Auf die Party folgt die Ernüchterung

Was sich lange Zeit wie eine nicht enden wollende Party anfühlt, birgt jedoch auch Risiken in sich. Dauert ein Zyklus zu lange, besteht die Gefahr, dass zu viele Geld in Investitionen fließt, die sich nicht rechnen. Kommt es dann, so wie aktuell zu einer Zinspolitik, die darauf ausgerichtet ist, die Geldentwertung zu stoppen, geraten jene Unternehmen, die auf billiges Geld gebaut haben, in Schwierigkeiten. 

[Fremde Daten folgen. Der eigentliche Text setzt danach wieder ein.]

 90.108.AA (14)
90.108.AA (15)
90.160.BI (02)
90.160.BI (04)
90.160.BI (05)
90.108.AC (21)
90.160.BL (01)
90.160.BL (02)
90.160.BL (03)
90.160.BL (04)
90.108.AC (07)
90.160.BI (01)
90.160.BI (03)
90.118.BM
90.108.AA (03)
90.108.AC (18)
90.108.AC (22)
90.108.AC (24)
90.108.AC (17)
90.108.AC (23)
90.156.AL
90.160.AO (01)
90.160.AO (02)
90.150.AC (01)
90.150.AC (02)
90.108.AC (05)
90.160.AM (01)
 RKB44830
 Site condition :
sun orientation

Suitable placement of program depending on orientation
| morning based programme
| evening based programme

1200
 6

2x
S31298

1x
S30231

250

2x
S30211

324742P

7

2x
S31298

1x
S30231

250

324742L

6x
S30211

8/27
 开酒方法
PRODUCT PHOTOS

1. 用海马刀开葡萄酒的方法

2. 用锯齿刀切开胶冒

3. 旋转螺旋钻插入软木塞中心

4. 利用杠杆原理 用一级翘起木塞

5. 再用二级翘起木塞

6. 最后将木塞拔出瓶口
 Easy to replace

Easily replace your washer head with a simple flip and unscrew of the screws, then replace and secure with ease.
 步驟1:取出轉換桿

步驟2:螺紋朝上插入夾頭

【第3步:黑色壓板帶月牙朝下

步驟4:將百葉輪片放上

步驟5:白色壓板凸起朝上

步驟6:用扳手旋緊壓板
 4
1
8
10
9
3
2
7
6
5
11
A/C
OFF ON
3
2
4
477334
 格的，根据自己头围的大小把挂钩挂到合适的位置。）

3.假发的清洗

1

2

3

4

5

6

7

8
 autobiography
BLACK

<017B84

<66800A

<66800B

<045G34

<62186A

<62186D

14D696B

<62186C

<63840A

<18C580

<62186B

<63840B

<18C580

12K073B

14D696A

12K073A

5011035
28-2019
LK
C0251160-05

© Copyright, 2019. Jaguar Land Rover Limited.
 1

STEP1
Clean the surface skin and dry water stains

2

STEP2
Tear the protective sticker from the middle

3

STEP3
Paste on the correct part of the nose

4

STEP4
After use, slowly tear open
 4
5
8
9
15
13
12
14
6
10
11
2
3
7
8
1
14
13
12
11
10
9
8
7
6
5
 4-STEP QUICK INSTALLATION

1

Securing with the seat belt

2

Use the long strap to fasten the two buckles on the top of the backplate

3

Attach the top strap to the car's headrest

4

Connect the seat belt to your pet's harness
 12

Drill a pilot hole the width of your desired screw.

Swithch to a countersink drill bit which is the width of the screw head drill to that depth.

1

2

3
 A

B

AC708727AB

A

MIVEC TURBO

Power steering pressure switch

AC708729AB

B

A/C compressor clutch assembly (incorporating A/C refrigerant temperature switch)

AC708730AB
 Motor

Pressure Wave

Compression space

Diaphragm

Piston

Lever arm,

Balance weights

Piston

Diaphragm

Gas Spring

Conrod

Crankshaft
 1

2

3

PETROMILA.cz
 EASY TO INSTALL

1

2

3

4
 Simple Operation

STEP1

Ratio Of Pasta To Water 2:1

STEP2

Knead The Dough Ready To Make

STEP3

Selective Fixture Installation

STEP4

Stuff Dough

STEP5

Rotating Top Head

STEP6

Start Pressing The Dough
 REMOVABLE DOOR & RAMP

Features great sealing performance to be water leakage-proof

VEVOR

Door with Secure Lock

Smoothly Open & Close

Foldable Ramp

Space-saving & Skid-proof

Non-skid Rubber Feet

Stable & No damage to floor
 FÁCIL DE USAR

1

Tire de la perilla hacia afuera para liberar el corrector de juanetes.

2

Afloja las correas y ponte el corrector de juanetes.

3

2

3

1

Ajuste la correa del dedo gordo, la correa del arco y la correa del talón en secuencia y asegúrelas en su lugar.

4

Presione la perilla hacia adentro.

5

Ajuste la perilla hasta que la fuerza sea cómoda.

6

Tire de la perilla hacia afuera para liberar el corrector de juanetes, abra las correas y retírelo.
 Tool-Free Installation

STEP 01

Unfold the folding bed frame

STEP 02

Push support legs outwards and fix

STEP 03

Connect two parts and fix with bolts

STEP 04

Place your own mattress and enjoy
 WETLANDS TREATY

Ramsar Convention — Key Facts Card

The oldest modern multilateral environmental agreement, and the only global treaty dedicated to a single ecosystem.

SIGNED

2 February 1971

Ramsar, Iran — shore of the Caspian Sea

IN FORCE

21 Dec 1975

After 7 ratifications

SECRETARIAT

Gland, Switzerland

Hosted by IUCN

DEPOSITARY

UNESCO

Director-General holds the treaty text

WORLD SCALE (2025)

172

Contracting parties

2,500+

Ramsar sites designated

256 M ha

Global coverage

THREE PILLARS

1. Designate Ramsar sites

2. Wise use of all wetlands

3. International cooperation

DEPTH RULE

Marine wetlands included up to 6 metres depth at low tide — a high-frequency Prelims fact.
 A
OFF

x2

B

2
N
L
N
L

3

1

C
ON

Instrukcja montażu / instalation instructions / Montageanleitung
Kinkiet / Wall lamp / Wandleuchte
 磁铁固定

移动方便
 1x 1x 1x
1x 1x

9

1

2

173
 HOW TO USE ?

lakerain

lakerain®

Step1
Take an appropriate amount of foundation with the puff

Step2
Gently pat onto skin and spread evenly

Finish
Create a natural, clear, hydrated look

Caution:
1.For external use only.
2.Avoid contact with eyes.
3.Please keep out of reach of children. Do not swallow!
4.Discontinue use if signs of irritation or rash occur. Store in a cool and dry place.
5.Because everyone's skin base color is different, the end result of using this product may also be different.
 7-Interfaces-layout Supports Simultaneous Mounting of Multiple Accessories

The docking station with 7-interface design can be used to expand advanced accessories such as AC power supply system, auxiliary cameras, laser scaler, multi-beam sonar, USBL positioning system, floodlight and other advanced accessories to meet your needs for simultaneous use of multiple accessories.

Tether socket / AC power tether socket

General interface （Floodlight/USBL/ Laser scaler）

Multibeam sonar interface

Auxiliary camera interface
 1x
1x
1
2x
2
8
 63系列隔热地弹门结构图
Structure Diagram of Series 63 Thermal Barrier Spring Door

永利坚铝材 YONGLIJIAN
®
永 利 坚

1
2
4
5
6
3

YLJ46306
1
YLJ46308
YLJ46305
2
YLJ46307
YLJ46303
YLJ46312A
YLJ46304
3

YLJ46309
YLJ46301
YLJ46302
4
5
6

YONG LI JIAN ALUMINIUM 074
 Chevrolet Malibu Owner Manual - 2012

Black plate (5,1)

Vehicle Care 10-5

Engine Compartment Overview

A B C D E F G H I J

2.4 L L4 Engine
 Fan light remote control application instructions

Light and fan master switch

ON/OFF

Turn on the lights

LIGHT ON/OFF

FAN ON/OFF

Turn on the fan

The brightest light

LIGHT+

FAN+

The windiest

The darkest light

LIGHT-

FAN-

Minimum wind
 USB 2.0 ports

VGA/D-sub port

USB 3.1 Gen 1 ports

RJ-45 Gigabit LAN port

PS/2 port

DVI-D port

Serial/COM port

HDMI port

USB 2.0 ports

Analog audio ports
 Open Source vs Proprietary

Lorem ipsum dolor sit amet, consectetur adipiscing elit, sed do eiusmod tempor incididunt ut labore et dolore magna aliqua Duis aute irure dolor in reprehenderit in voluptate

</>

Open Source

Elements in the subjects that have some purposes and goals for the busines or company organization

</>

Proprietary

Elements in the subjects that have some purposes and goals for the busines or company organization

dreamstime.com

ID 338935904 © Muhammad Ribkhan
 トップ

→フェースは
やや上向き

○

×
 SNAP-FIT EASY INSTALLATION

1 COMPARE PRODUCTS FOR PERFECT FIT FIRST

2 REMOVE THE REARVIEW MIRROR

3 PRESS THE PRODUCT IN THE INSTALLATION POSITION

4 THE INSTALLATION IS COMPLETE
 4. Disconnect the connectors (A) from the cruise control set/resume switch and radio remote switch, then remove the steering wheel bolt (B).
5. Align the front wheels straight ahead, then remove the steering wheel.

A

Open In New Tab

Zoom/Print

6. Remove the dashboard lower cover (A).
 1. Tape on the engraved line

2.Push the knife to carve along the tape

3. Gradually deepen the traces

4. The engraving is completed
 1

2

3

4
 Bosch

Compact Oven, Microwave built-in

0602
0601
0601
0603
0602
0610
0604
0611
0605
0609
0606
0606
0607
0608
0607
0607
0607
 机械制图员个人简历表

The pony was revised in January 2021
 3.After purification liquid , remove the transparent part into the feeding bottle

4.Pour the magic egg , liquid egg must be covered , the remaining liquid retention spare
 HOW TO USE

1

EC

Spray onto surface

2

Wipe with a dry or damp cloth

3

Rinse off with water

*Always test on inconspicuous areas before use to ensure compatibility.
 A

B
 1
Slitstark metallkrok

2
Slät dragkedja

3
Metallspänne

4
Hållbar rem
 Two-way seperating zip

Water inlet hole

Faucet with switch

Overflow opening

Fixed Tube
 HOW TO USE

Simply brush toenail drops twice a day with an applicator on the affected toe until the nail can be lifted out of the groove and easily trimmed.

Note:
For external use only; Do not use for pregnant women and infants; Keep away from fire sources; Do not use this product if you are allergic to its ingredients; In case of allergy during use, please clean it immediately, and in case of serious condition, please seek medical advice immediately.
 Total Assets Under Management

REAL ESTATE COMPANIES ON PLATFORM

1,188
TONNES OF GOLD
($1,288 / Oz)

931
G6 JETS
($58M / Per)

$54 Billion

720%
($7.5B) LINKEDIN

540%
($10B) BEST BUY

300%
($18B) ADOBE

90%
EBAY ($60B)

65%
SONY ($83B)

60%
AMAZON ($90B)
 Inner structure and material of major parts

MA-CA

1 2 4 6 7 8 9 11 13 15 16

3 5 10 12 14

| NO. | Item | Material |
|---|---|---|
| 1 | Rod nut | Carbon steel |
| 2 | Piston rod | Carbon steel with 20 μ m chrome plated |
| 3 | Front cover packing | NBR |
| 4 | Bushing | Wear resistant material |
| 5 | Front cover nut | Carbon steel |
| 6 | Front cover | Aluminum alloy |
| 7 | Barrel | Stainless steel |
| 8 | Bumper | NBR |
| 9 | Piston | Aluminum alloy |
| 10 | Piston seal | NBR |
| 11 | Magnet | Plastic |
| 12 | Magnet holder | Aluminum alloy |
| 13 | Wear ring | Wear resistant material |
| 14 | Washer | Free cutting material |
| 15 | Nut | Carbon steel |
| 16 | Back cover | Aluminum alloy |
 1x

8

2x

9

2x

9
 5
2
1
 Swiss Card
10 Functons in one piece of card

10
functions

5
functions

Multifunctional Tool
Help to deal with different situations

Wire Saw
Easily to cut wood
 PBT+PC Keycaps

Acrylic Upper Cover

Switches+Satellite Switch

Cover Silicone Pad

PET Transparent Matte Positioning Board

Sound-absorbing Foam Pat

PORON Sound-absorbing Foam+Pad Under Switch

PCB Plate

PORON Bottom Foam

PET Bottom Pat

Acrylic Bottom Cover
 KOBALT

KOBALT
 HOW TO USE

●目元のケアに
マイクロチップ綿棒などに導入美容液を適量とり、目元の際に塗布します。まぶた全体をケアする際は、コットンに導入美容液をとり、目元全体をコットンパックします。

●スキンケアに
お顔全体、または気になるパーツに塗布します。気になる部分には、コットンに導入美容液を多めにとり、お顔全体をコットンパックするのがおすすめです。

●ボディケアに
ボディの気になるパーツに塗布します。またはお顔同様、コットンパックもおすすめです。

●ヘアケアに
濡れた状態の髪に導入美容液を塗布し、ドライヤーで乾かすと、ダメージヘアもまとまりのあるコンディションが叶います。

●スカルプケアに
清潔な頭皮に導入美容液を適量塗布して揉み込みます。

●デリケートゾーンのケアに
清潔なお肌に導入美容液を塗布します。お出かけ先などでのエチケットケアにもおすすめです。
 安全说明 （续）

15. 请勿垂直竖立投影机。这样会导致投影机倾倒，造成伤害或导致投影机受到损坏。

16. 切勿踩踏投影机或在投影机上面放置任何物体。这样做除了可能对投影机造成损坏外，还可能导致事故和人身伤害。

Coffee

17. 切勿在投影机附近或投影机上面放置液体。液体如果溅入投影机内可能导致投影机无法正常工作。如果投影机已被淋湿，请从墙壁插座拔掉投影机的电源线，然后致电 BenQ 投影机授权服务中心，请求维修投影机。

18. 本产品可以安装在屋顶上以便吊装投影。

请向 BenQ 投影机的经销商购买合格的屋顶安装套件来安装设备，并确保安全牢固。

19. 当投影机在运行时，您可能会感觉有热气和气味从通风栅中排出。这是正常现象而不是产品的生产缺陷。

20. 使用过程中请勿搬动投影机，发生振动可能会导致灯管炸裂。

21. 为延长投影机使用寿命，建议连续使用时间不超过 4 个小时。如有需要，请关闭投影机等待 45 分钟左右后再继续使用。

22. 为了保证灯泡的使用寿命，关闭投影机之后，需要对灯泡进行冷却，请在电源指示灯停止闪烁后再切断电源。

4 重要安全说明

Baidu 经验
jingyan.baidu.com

Wirtschaftliche Blasen platzen, die überhitzte Wirtschaft kühlt sich ab. Ein Superzyklus verzerrt den Blick auf das Wesentliche und wird durch knappe Ressourcen, Umweltprobleme und politische Spannungen wieder auf den Boden der Tatsachen zurückgeholt. Das war in der Vergangenheit immer dann so, wenn Akteure am Markt versuchten, die Grundprinzipien auszuhöhlen, oder davon überzeugt waren, dass diesmal alles anders wäre.

Gewaltige Herausforderungen warten

Derzeit steht die Wirtschaftswelt vor gewaltigen Herausforderungen. Lieferketten müssen neugestaltet werden, Konsumente und Politik fordern nachhaltiges Wirtschaften und Rücksicht auf Klima- und Umweltschutz. Gleichzeitig erlebt die Welt wieder verstärkte Konflikte zwischen den Supermächten und Nationen. Das wirkt sich in einer global vernetzten Wirtschaft stärker aus als je zuvor in der Geschichte.

Wenn der nächste Wirtschaftsaufschwung langfristig wirken soll, dann muss ein Schwerpunkt in der Förderung von Forschung und Innovation liegen. Nur so kann ein neuer Superzyklus entstehen, der für Wohlstand in den Nationen sorgt.